These days it often seems like we’re caught in a deluge of bad and worrying news on everything from artificial intelligence and UFOs to homelessness and smoke in the air. But you could argue that life has been getting better in the USA overall, as Washington Monthly’s Bill Scher did recently in examining some of the issues people, and especially Republicans, blame on President Joe Biden. He offers as an example this indictment of Hellhole America from Ron DeSantis in his candidacy announcement last month:
Our southern border [has] collapsed. Drugs are pouring into the country. Our cities are being hollowed out by spiking crime. The federal government’s making it harder for the average family to make ends meet and to attain and maintain a middle-class lifestyle … Stop pricing hardworking Americans out of a good standard of living through inflationary borrow, print, and spending policies.
Actually, notes Scher, the “inflation rate for May is down to 4 percent, less than half of the June 2022 peak.” Illegal border crossings “have dropped by 70 percent in the last few weeks, according to the Department of Homeland Security, after Biden implemented a new border-management policy.” And aside from the fact that rising crime rates during the last few years left crime much, much lower than it was in the late 20th century, any “crime wave” claims are now clearly questionable:
Murder is down about 12 percent year-to-date in more than 90 cities that have released data for 2023, compared with data as of the same date in 2022,” according to crime data analyst Jeff Asher, writing in The Atlantic, a trend that could lead to “one of the largest annual percent changes in murder ever recorded.” That follows a 4 percent drop in homicides in 2022 from the prior year, according to the Council on Criminal Justice analysis of data from 35 cities. …
Another set of promising data comes from the Violent Crime Survey by the Major Cities Chiefs Association, which looked at data from 70 cities. During the first quarter of 2023, homicides, rapes, and robberies dropped about 8 percent from the first quarter of 2022.

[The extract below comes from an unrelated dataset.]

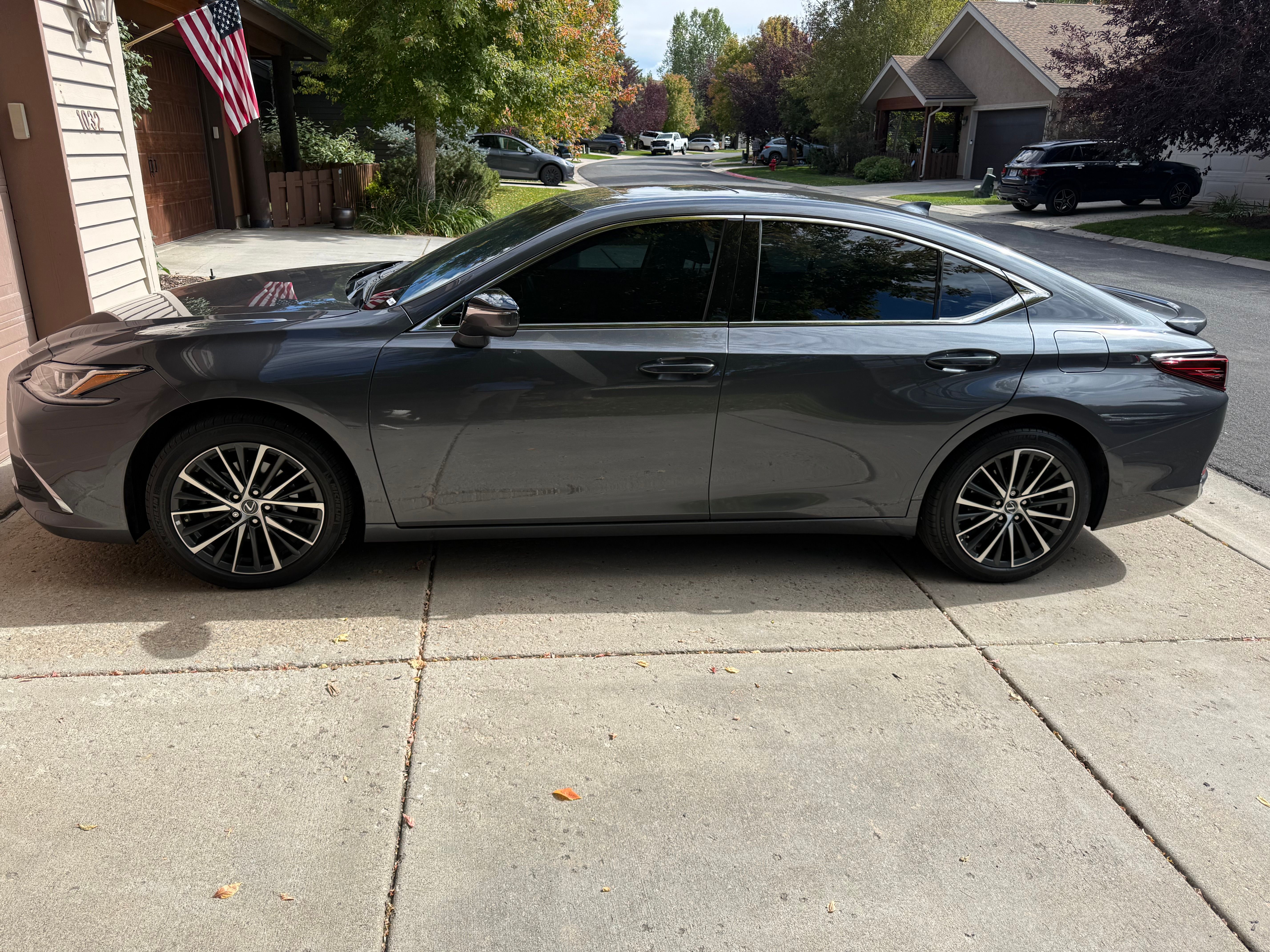 Used 2024 Lexus ES 300h w/ Premium Package FWD image 4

So all the dystopian talk from Republican politicians is at best anachronistic, and at worst deliberate disinformation based on reflexive partisanship, right? Well, sort of. There are some other things going on.
When you are a politician, perceptions about how things are going in the nation are just as important as the facts. Polling on Biden’s job-approval ratings on various issues help illuminate the nature of the public’s discontent.
According to the RealClearPolitics polling averages, 41 percent of Americans approval of Biden’s overall job performance, while 54.5 percent disapprove. His 13.5 percent net disapproval is at its highest level since August 2022. But the ratio is worse in surveys that look at Biden’s performance on inflation, immigration, and crime specifically (though the number of polls doing this detailed approval polling is limited). The averages show Biden at 31.3 percent approval to 64.3 percent disapproval on inflation, 32.5 percent approval to 62.3 percent disapproval on immigration, and a relatively benign 38 percent approval to 56 percent disapproval on crime. (By comparison, his average ratios are 40.8 percent approval to 53.8 percent disapproval on foreign policy, almost identical to his overall approval ratings, and a nearly above-water 45.3 percent approval to 49.7 percent disapproval on his handling of the Russia-Ukraine war.)
Do these numbers just reflect partisanship? Not really, though Republican antipathy holds all of Biden’s approval ratings down. When you look at a poll that breaks down these approval levels by partisan ID, as a June 3-6 Economist/YouGov survey did, you see that the Republican numbers are fairly flat. Ten percent of Republicans approve of Biden’s overall job performance, the same percentage that approves of what he’s doing on inflation. Eleven percent of Republicans are happy with Biden on immigration, and 15 percent on crime. There’s more variation among independents; 30 percent approve of Biden’s job approval overall, but the approval number drops to 24 percent on crime, 23 percent on inflation, and 22 percent on immigration. And the most movement is among Democrats — there, Biden approval ratings drop from 82 percent overall to 63 percent on immigration and inflation and 66 percent on crime.
It’s unlikely that Democrats and independents who are less than thrilled with Biden’s record on inflation, immigration, and crime have a negative view because they spend too much time listening to Republican talking points from politicians or Fox News. Clearly Team Biden needs to do a better job of getting the recent good news out to members of his own party and persuadable independents. But it’s also true that perceptions of where the country is on various issues can take time to change.
Most Americans do not follow monthly inflation, crime, or border-crossing statistics. They experience inflation through more expensive bills, less abundant grocery purchases, and delayed big-ticket investments; crime through if-it-bleeds-it-leads local news broadcasts and major events like mass shootings; immigration through vivid images of people in migrant camps or the frequency with which they hear foreign languages spoken in their own communities. The positive statistics Bill Scher recites need to be reflected over time in real-life experiences — and they need to persist until the moment voters decide how to vote. But pushing back when Biden haters pretend the country is going straight to hell is probably a good idea for Democrats. A swing voter might hear them.